#### EXTRACTED TEXT
Cadbury Roses are a   selection of machine wrapped chocolates made by Cadbury. Introduced in the UK in 1938 (as a competitor to Quality Street launched by Mackintosh's in 1936), they were thought to be named after the English packaging equipment company "Rose Brothers" based in Gainsborough, Lincolnshire, that manufactured and supplied the machines that wrapped the chocolates.

By 2020, an alternative origin of the name was given in a text panel printed on the side of tubs of Roses. It notes they were named after the favourite flowers of Dorothy Cadbury, a director of the company and renowned botanist, which grew in the gardens of the original factory at Bournville. Upon launch in Ireland they were called 'Cadbury's Irish Rose'; however, this name was discontinued in the 1970s.

They are an extremely common gift on Mothering Sunday and sell well throughout the Christmas period. They are available in plastic tubs or boxes and in the UK, Isle of Man and Ireland currently contain 9 different varieties of chocolate. In a YouGov poll Cadbury Roses were ranked the 6th most famous confectionery in the UK.

Current varieties

UK and Ireland
 Golden Barrel - Milk chocolate in the shape of half a barrel, filled with caramel (gold wrapper). Previously named Caramel Keg.
 Caramel - Cadbury Caramel Toffee piece. Soft toffee encased in Cadbury Dairy Milk Chocolate (blue wrapper).
 Country Fudge - Rectangular fudge piece, coated in milk chocolate (light brown wrapper).
 Hazel in Caramel - Crescent-shaped milk chocolate with hazelnut plant engraving on top, filled with caramel and a hazelnut (purple wrapper). A recent market poll showed that this was the most popular variety in Ireland, by a margin of two-to-one over the next, the Golden Barrel (Caramel Keg).
 Hazel Whirl - Dome-shaped milk chocolate, patterned with spiral twirl, with hazelnut in centre (purple wrapper with orange edges).
 Strawberry Dream - Square-shaped milk chocolate with strawberry seed engravings on top, filled with strawberry-flavoured cream fondant (pink wrapper). The same poll which determined that the 'Hazel in Caramel' variety was most popular in Ireland also showed this as being rated the 'worst' variety.
 Tangy Orange Creme - Square-shaped milk chocolate with orange moulded on top, filled with orange-flavoured creme fondant (orange wrapper).
 Signature Truffle - New for Christmas 2013, this is a truffle encased in milk chocolate (red wrapper with blue edges).

Australia
 Classic Milk - Purple and silver.

#### RECORDED INFORMATION
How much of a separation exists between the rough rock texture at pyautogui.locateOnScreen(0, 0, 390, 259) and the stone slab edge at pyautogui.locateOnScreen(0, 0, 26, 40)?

#### DIRECTIONS
• 1. In the Cadbury Roses text, what name did the chocolates have when they first launched in Ireland?
• 2. Turn the Cadbury Roses paragraph beginning "They are an extremely common gift" into a short bulleted list that keeps its main facts.
• 3. Transcribe the Cadbury Roses text, starting at "Cadbury Roses are" and ending at "in the 1970s.".
The material isn't needed for anything here.

#### RESPONSES IN ORDER
• 1. They were called 'Cadbury's Irish Rose'.

• 2.
- A very common Mothering Sunday gift; sells well over Christmas
- Sold in plastic tubs or boxes
- Currently 9 varieties in the UK, Isle of Man and Ireland
- Ranked 6th most famous confectionery in the UK in a YouGov poll

• 3.
Cadbury Roses are a   selection of machine wrapped chocolates made by Cadbury. Introduced in the UK in 1938 (as a competitor to Quality Street launched by Mackintosh's in 1936), they were thought to be named after the English packaging equipment company "Rose Brothers" based in Gainsborough, Lincolnshire, that manufactured and supplied the machines that wrapped the chocolates.

By 2020, an alternative origin of the name was given in a text panel printed on the side of tubs of Roses. It notes they were named after the favourite flowers of Dorothy Cadbury, a director of the company and renowned botanist, which grew in the gardens of the original factory at Bournville. Upon launch in Ireland they were called 'Cadbury's Irish Rose'; however, this name was discontinued in the 1970s.